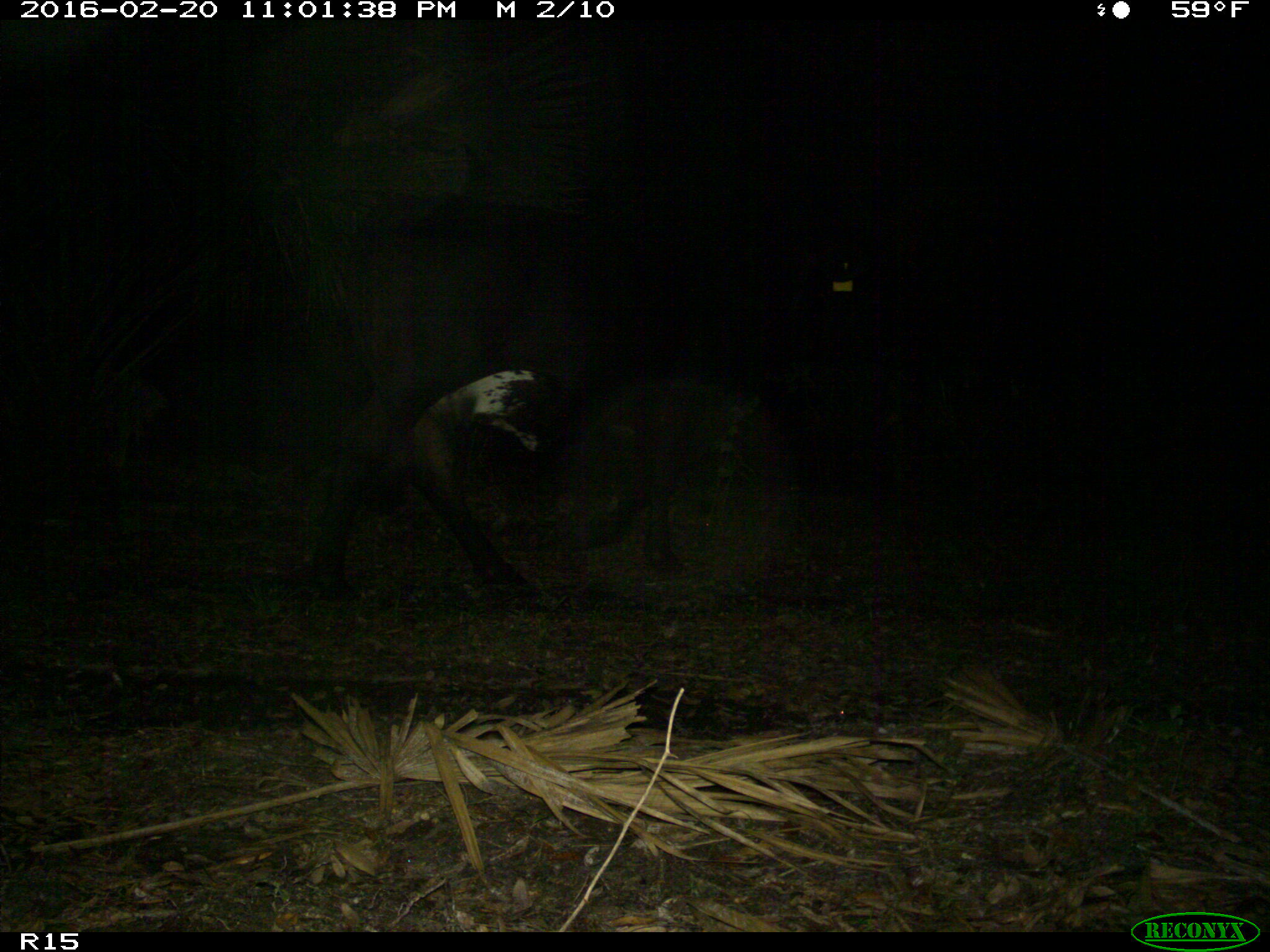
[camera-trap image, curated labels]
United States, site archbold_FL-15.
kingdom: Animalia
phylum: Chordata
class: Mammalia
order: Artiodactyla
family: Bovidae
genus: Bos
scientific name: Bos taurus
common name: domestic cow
##########
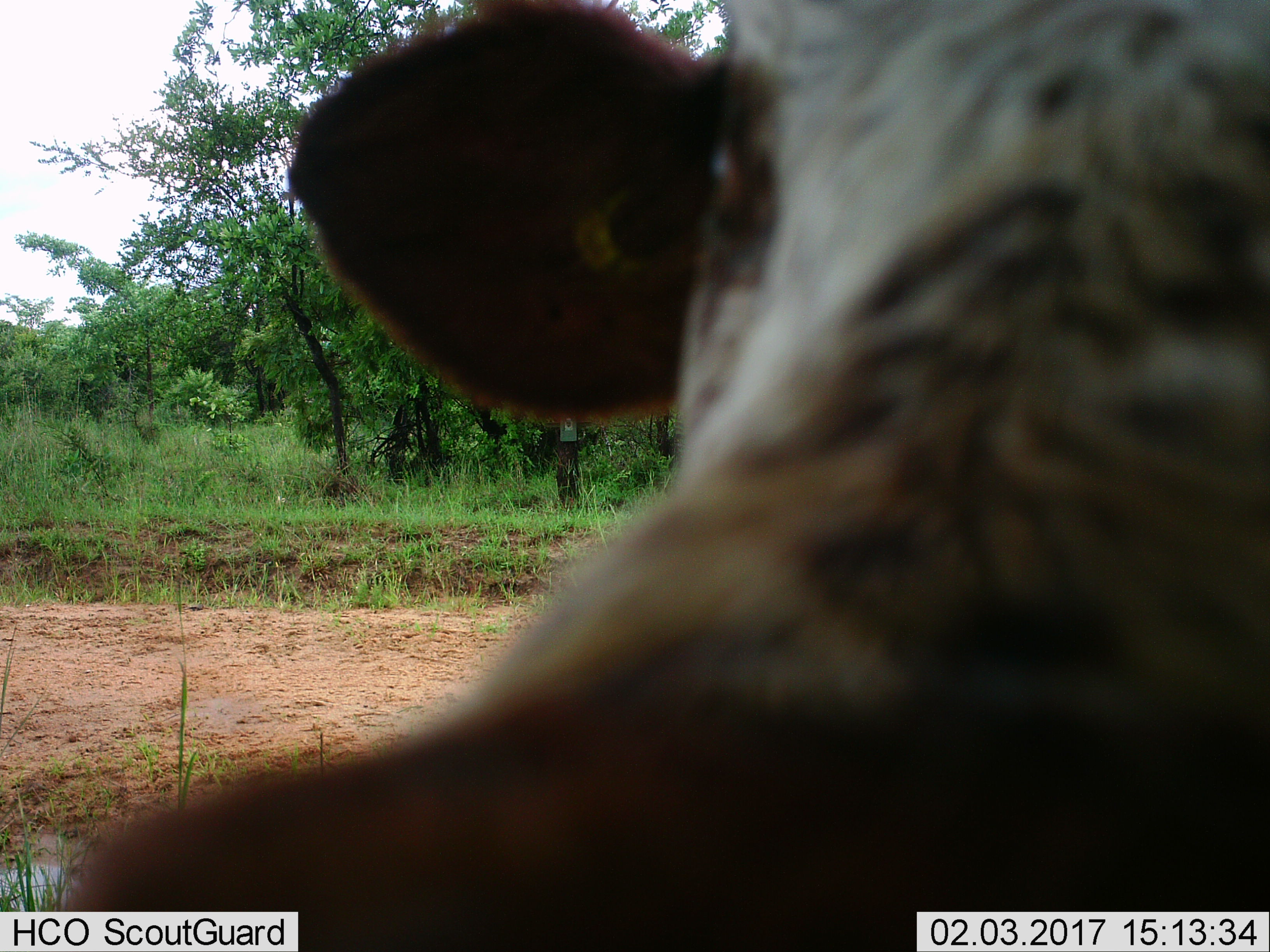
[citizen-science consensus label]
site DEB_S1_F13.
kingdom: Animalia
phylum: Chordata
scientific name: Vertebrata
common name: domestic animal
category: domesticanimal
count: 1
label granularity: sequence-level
##########
What this task involves: Go through the lines above and copy any that contain "site".

Finished task:
United States, site archbold_FL-15.
site DEB_S1_F13.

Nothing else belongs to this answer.